ASF GitHub Bot commented on YARN-11730:
---------------------------------------

arjunmohnot commented on PR #7049:
URL: https://github.com/apache/hadoop/pull/7049#issuecomment-2355769123

   Hi @slfan1989, the changes have been made and CI checks passed—could you 
kindly review when you get a chance? Thank you for your time and support!




> Resourcemanager node reporting enhancement for unregistered hosts
> -----------------------------------------------------------------
>
>                 Key: YARN-11730
>                 URL: https://issues.apache.org/jira/browse/YARN-11730
>             Project: Hadoop YARN
>          Issue Type: Improvement
>          Components: resourcemanager, yarn
>    Affects Versions: 3.4.0
>         Environment: Tested on multiple environments:
> A. Docker Environment{*}:{*}
>  * Base OS: *Ubuntu 20.04*
>  * *Java 8* installed from OpenJDK.
>  * Docker image includes Hadoop binaries, user configurations, and ports for 
> YARN services.
>  * Verified behavior using a Hadoop snapshot in a containerized environment.
>  * Performed Namenode formatting and validated service interactions through 
> exposed ports.
>  * Repo reference: 
> [arjunmohnot/hadoop-yarn-docker|https://github.com/arjunmohnot/hadoop-yarn-docker/tree/main]

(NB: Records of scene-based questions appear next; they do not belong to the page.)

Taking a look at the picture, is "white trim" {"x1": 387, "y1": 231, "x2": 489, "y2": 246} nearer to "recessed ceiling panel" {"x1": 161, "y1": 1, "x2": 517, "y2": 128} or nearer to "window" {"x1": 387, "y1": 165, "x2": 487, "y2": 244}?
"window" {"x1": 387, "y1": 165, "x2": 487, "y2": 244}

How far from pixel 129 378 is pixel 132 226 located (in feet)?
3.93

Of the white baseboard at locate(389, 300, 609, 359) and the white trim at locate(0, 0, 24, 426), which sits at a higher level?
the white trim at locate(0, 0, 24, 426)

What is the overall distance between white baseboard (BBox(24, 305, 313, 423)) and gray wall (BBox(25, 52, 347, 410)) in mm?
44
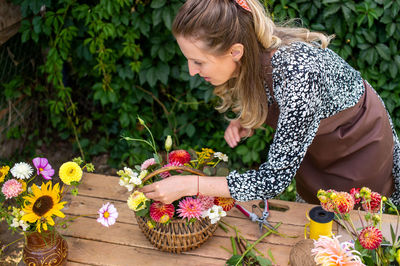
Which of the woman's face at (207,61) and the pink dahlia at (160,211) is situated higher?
the woman's face at (207,61)

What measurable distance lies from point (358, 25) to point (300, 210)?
120 cm

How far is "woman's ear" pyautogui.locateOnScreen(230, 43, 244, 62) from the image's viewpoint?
1.23 meters

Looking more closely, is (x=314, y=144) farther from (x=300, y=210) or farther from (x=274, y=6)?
(x=274, y=6)

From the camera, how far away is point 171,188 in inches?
47.0

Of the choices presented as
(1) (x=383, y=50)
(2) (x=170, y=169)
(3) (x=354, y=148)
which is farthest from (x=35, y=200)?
(1) (x=383, y=50)

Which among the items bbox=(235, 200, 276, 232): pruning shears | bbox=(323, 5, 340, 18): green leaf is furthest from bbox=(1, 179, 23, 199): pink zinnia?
bbox=(323, 5, 340, 18): green leaf

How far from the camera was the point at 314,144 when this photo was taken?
1517mm

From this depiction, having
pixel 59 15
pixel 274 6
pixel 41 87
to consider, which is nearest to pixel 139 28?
pixel 59 15

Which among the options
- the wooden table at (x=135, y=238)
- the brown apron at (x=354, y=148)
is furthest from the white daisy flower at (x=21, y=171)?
the brown apron at (x=354, y=148)

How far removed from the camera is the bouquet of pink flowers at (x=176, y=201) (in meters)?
1.20

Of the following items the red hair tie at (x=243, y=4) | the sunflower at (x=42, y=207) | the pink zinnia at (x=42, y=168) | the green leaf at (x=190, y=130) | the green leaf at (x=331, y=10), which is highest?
the red hair tie at (x=243, y=4)

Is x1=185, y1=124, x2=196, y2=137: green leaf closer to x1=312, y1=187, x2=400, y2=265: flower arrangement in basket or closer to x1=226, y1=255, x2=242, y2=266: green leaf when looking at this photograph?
x1=226, y1=255, x2=242, y2=266: green leaf

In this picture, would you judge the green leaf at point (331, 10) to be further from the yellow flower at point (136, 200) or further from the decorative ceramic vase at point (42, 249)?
the decorative ceramic vase at point (42, 249)

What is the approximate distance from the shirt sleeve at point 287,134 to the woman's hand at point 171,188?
0.12 metres
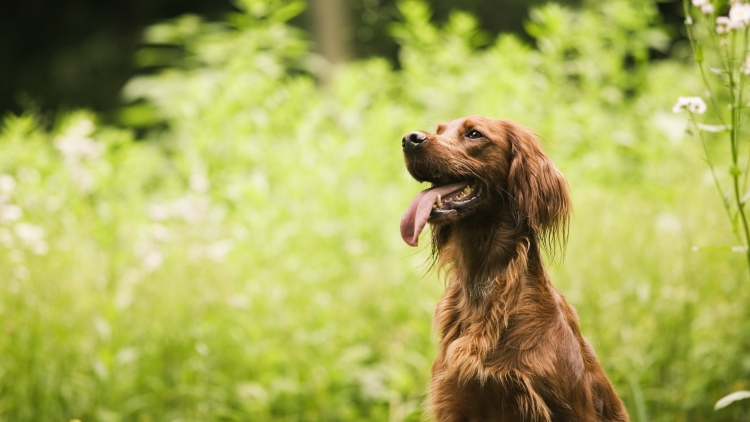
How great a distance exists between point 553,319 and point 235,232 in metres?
2.94

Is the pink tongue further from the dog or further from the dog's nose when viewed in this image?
the dog's nose

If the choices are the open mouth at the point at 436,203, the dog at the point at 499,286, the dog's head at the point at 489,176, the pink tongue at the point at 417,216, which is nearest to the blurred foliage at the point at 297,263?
the dog at the point at 499,286

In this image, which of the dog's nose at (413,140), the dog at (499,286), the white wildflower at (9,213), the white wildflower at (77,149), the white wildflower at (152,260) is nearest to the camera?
the dog at (499,286)

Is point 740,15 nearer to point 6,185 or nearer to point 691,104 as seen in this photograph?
point 691,104

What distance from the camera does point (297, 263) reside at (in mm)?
4336

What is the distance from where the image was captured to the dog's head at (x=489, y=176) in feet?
6.68

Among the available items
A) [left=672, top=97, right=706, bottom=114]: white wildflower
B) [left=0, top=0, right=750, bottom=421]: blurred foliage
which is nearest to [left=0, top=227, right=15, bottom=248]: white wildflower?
[left=0, top=0, right=750, bottom=421]: blurred foliage

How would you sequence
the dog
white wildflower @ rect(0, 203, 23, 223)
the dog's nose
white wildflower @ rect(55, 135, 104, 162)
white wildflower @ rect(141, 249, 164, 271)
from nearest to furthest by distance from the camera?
the dog, the dog's nose, white wildflower @ rect(0, 203, 23, 223), white wildflower @ rect(55, 135, 104, 162), white wildflower @ rect(141, 249, 164, 271)

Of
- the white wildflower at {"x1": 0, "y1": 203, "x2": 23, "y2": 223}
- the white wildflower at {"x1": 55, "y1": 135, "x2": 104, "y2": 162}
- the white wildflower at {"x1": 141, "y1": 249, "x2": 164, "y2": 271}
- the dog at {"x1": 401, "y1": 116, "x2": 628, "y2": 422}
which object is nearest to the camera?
the dog at {"x1": 401, "y1": 116, "x2": 628, "y2": 422}

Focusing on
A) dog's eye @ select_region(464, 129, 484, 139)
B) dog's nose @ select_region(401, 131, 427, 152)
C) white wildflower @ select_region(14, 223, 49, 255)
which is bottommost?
dog's eye @ select_region(464, 129, 484, 139)

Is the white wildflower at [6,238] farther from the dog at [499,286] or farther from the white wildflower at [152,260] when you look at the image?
the dog at [499,286]

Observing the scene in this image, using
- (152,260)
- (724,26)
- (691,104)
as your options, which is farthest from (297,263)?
(724,26)

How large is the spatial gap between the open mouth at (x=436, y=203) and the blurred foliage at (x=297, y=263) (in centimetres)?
126

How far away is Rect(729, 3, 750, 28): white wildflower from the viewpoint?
2.04m
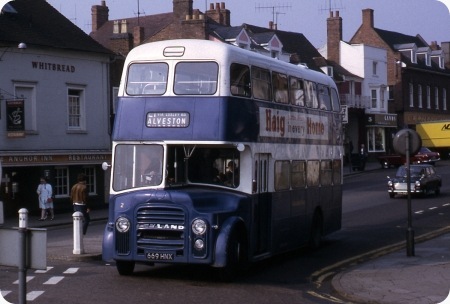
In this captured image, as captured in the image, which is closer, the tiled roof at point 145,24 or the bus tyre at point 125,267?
the bus tyre at point 125,267

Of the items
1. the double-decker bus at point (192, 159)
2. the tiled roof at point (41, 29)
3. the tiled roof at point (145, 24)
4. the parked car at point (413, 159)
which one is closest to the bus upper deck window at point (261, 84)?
the double-decker bus at point (192, 159)

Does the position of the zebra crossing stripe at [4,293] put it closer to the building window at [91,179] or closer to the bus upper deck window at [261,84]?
the bus upper deck window at [261,84]

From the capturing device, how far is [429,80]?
81.6m

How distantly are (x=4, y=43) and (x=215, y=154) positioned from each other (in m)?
20.7

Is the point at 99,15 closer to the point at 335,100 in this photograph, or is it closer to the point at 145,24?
the point at 145,24

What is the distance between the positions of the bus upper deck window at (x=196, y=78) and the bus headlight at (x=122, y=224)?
2.55 metres

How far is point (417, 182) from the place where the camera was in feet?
133

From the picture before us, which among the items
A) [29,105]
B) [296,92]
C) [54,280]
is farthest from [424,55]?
[54,280]

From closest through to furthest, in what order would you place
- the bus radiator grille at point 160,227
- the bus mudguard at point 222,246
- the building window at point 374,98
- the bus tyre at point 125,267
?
the bus mudguard at point 222,246, the bus radiator grille at point 160,227, the bus tyre at point 125,267, the building window at point 374,98

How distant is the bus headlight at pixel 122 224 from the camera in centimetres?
1570

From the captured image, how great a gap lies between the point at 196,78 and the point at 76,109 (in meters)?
23.9

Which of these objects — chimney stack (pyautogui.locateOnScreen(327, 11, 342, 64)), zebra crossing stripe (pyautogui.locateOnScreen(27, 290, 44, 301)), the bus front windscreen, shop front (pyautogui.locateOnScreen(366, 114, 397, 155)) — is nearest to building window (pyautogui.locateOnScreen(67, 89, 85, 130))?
the bus front windscreen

> B. Bare-metal Distributed Setup (RedHat Linux){*}:{*}
>  * Running *Java 8* in a High-Availability (HA) configuration with 
> *Zookeeper* for locking mechanism.
>  * Two ResourceManagers (RM) in HA: Failover tested between HA1 and HA2 RM 
> node, including state retention and proper node state transitions.
>  * Verified node state transitions during RM failover, ensuring nodes moved 
> between LOST, ACTIVE, and other states as expected.

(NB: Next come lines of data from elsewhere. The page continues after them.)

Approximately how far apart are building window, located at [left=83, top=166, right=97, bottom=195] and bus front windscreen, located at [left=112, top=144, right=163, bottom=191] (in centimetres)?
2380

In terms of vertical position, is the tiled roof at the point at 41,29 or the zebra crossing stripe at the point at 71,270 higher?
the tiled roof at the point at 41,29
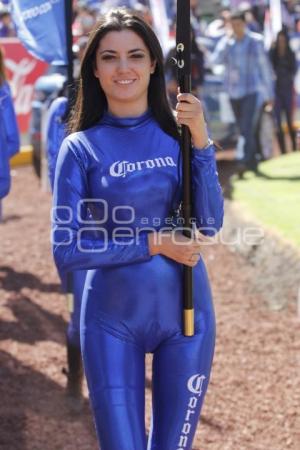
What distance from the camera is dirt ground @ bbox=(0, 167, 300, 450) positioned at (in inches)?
166

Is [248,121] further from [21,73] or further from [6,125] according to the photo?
[6,125]

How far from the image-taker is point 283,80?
11930mm

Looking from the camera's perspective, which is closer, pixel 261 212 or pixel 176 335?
pixel 176 335

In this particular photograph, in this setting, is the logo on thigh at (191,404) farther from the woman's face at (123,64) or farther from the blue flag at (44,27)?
the blue flag at (44,27)

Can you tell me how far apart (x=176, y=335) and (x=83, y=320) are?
0.32 metres

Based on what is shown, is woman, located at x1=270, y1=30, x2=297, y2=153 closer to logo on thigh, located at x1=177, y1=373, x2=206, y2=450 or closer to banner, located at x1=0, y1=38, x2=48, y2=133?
banner, located at x1=0, y1=38, x2=48, y2=133

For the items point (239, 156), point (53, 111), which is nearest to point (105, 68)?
point (53, 111)

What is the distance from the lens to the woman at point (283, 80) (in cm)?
1184

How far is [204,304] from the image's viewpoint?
111 inches

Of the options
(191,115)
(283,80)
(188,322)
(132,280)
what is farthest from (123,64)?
(283,80)

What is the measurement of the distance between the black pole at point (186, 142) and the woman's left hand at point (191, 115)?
29mm

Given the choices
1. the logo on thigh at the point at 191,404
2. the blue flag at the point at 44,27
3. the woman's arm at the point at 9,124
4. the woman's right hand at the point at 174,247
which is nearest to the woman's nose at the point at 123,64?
the woman's right hand at the point at 174,247

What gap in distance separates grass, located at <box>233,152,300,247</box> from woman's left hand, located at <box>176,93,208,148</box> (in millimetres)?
3942

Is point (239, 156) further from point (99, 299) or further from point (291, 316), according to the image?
point (99, 299)
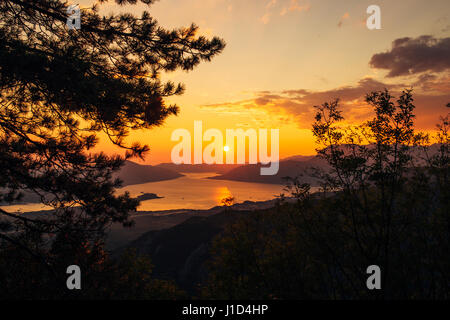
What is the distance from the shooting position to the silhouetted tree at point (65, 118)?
5906 millimetres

>            Reporter: Arjun Mohnot
>            Priority: Major
>              Labels: pull-request-available
>             Fix For: 3.5.0
>
>
> h3. Issue Overview
> When the ResourceManager (RM) starts, nodes listed in the _"include"_ file 
> are not immediately reported until their corresponding NodeManagers (NMs) 
> send their first heartbeat. However, nodes in the _"exclude"_ file are 
> instantly reflected in the _"Decommissioned Hosts"_ section with a port value 
> -1.
> This design creates several challenges:
>  * {*}Untracked Nodemanagers{*}: During Resourcemanager HA failover or RM 
> standalone restart, some nodes may not report back, even though they are 
> listed in the _"include"_ file. These nodes neither appear in the _LOST_ 
> state nor are they represented in the RM's JMX metrics. This results in an 
> untracked state, making it difficult to monitor their status. While in HDFS 
> similar behaviour exists and is marked as {_}"DEAD"{_}.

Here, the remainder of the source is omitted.